Behind the numbers is a culture driven by engineering. Of the total workforce of 4,764 people, 24% is dedicated to R&D. The company runs four R&D centres and three engineering capability hubs. From a company that once shipped bevel gears, Sona Comstar today is building the nerve centre of next-gen electric mobility.
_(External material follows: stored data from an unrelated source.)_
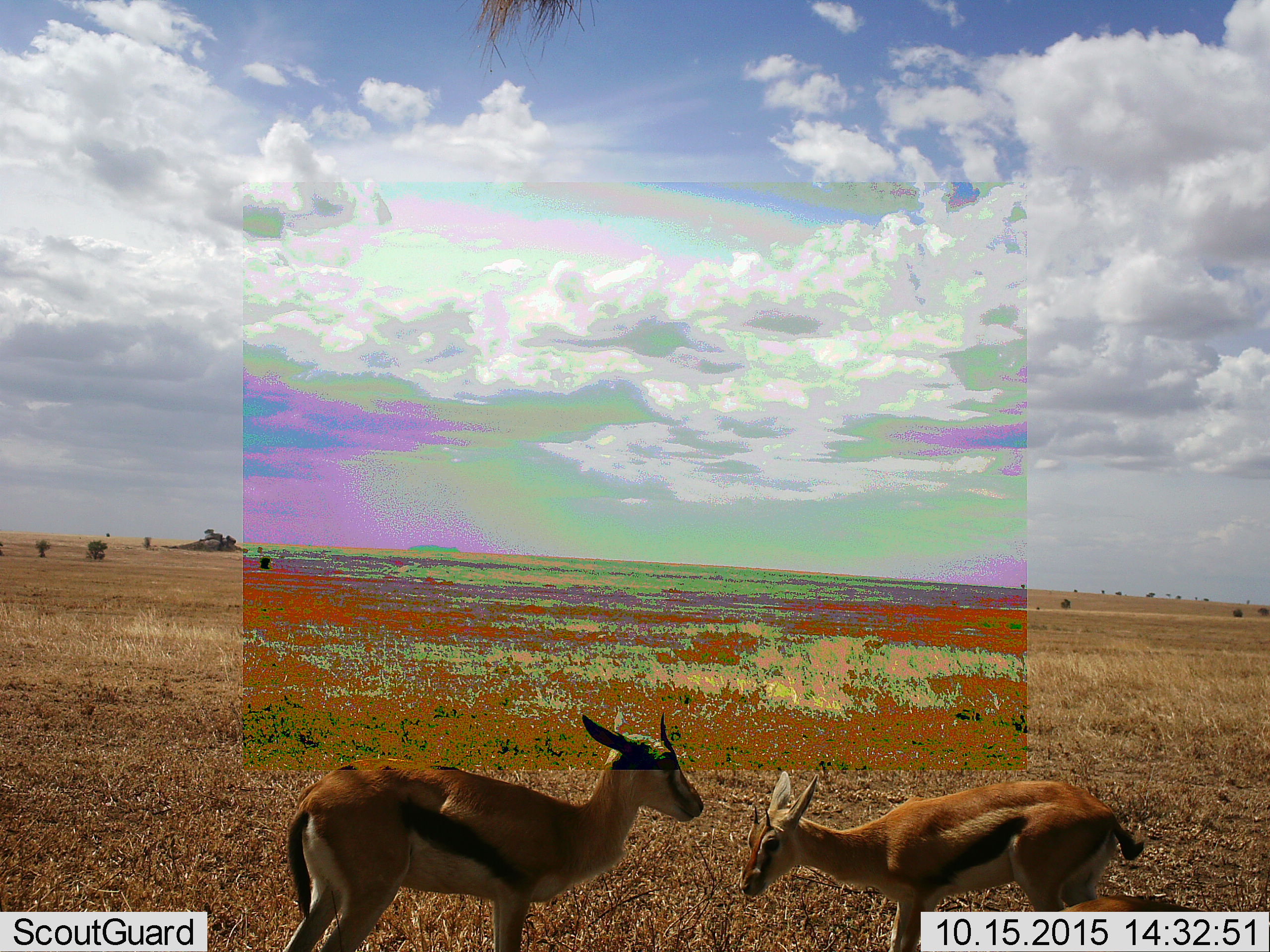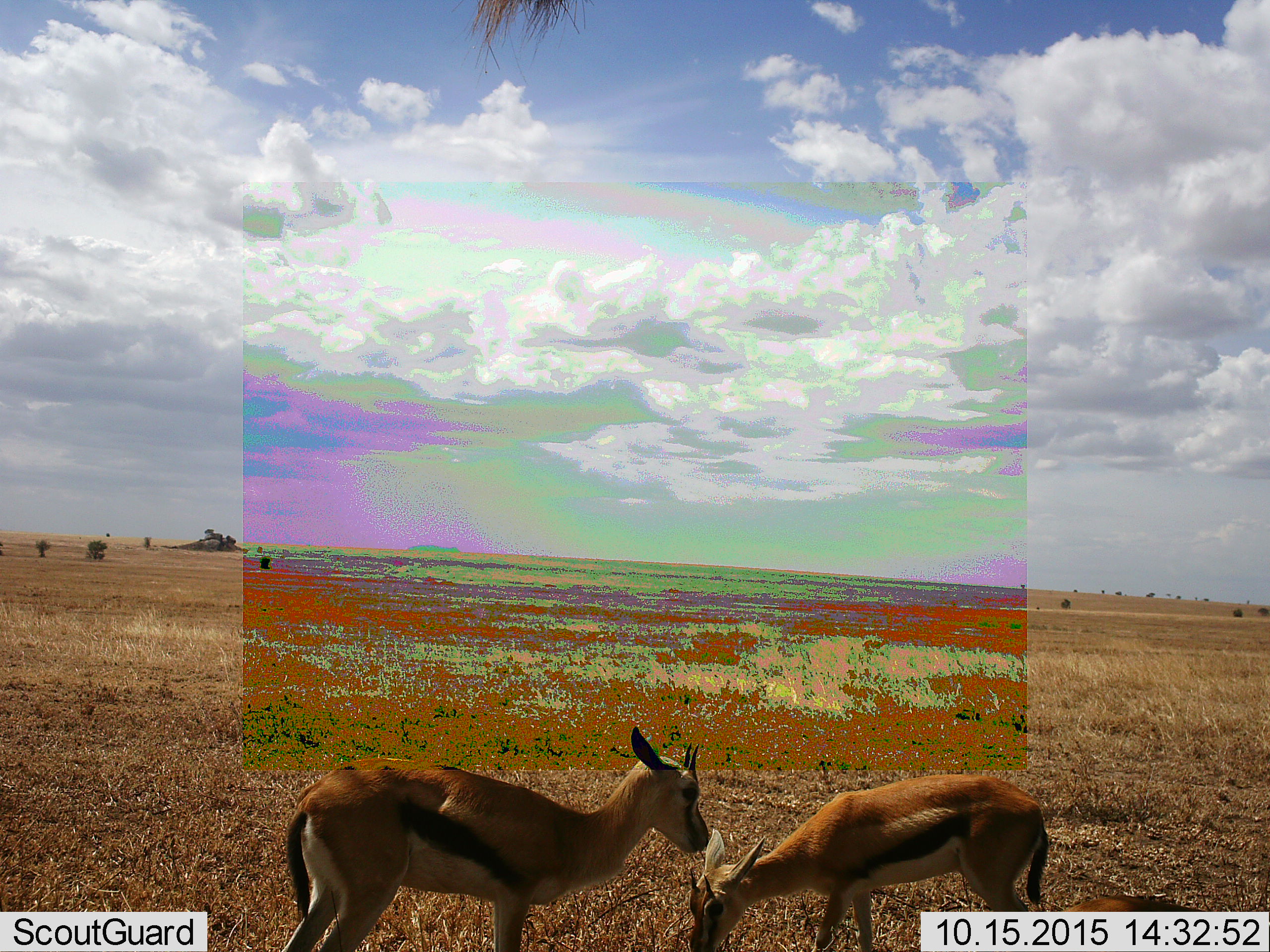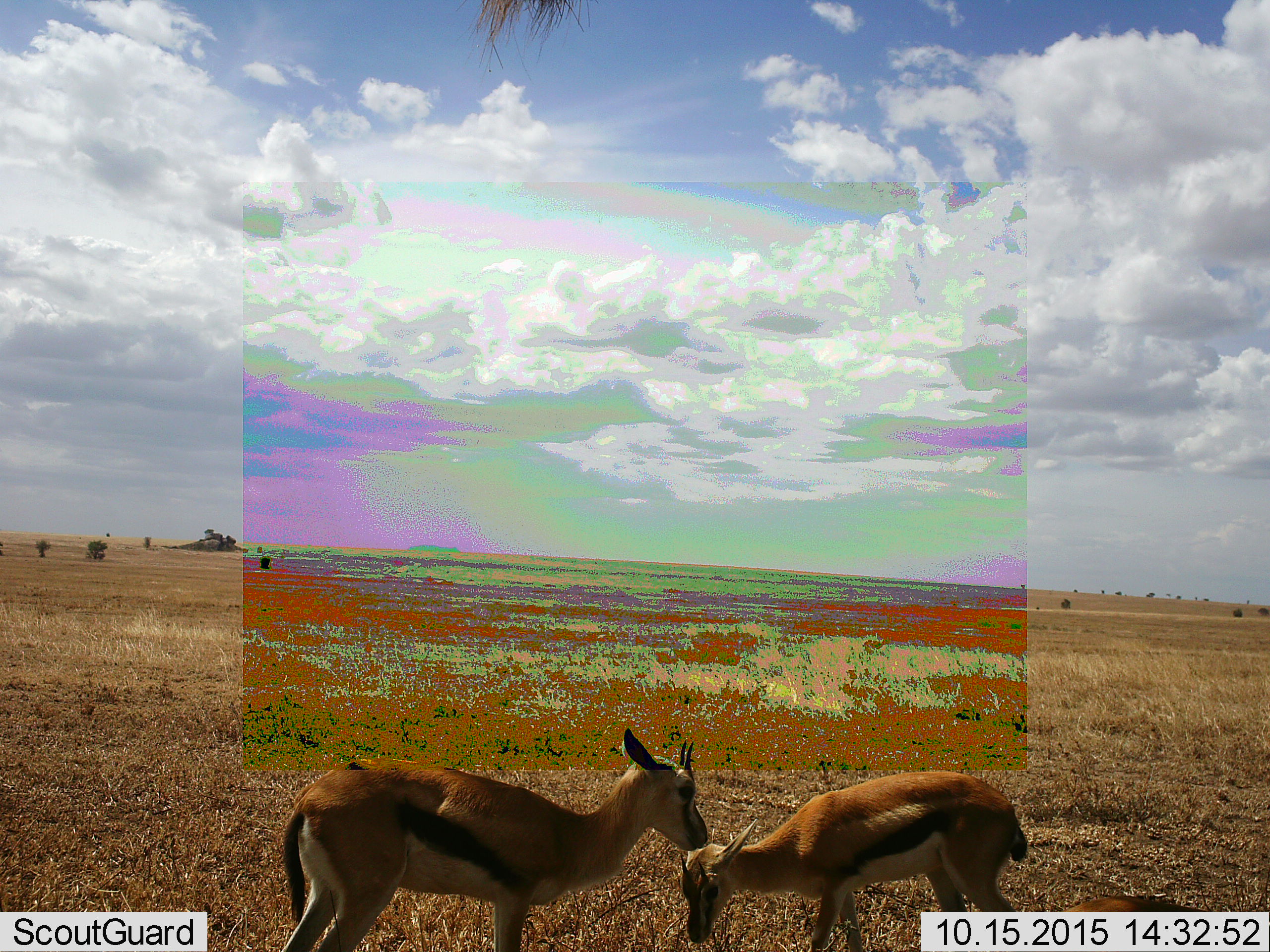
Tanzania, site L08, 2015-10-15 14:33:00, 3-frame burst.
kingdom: Animalia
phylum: Chordata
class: Mammalia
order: Artiodactyla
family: Bovidae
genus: Eudorcas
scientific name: Eudorcas thomsonii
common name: thomson's gazelle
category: gazellethomsons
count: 3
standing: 80%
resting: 20%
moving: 30%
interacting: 20%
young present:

A rocky tariff terrain ahead
For Sona Comstar, the road ahead might be paved with uncertainty. Looming large is the prospect of higher U.S. tariffs on Indian automotive components. The firm is watchful. During the Q3FY25 earnings call, Singh said speculation around exports being hit might be exaggerated.
Short-term turbulence may well impact the company’s top line, as seen in recent results reflecting weak demand in the EU, corrections in North American inventory cycles, and India’s slow commercial vehicles market. Sona Comstar’s low fixed-cost structure, high return on capital, and relentless focus on core engineering have repeatedly allowed it to pivot.
The challenge may not be to entirely avoid the impact of the U.S. tariffs — but to absorb, adapt, and accelerate past them. As Singh puts it, “Revenue is vanity. Profit is sanity. But cash is reality. And we’ve always planned for reality.”